You want to walk, but how do you get yourself out the door or onto the treadmill? That’s the toughest challenge many people face. You can learn ways to motivate yourself to get walking. Walking will transform your body and mind!

Start slow
If have not been walking for a while, start at a pace that if comfortable for you. Up to 10 minutes a day 3-4 times a week is good start! Then gradually pick up speed until you are walking briskly – generally 3 to 4 miles an hour. Each week add about two minutes to your walking time.

Register for a walking event
Give yourself a goal and a deadline. Register for a walking event that will be a real challenge for you. You will have no choice but to train consistently to be ready for the event.

Follow a shape-up walking and workout schedule
To start seeing results from your fitness efforts. Having a structure and varying your workouts will keep you on track. When you begin to feel the difference in your stamina, muscle, and vigor, you will want to keep going.

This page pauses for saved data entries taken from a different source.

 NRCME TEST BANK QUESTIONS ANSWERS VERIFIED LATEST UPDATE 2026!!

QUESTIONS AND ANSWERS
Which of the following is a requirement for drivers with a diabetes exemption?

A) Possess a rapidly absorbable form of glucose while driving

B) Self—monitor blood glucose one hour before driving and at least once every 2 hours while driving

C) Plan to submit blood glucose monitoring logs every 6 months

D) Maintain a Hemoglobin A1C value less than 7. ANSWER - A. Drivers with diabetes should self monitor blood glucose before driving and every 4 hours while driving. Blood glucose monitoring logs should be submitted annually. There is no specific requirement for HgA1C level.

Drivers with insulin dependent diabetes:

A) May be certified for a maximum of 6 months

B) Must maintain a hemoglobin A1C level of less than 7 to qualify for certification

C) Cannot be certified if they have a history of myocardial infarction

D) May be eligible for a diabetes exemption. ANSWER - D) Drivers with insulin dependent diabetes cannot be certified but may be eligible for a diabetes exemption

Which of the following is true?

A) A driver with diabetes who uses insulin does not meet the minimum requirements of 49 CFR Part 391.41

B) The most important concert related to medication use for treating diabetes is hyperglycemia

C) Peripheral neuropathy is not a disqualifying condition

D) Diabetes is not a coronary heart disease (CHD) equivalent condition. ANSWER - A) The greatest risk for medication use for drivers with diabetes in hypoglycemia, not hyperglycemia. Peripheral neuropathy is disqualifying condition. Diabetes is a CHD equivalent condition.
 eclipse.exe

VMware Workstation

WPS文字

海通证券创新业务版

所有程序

Wear a pedometer or fitness band
This can help motivate you to increase your activity. Set your step goal at 6,000 to 10,000 per day and find ways to add steps to your day.

Make a walking buddy
Walking friend can make a difference and get you out on a walk despite the weather or other excuses to skip your workout.

Track your progress
Track your walking minutes, steps, or mileage in a journal, whether on paper, an app or your computer. Total your progress each week. Set a goal and you will find yourself out walking just to make those numbers add up.

Invest in a good pair of walking shoes
Select the right pair for your specific food type. Check out a list of the best walking shoes online.

Be prepared for the weather
Invest in a few key pieces that can make you much more comfortable. Look for tops and bottoms. Hate to walk in the cold? Buy the right layered clothing and you will have to take it for a walk. Hate the rain? A waterproof jacket or umbrella.

Choose the right time
Many people find that if they commit to early morning walks, fewer distractions pop up in the afternoon or evening. But if you hate mornings and feel most energetic later in the day, then that should be your walking time. Choose what works best for you.

A study published in the British Journal of Sports Medicine found that those who adhered to a walking program showed significant improvements in blood pressure, slowing of resting heart rate, reduction of body fat and body weight, reduced cholesterol, relieves anxiety and depression with better quality of life and increased measures of endurance. Walking has also shown to improve memory and prevent the deterioration of brain tissue as we age. Ready to give it a try?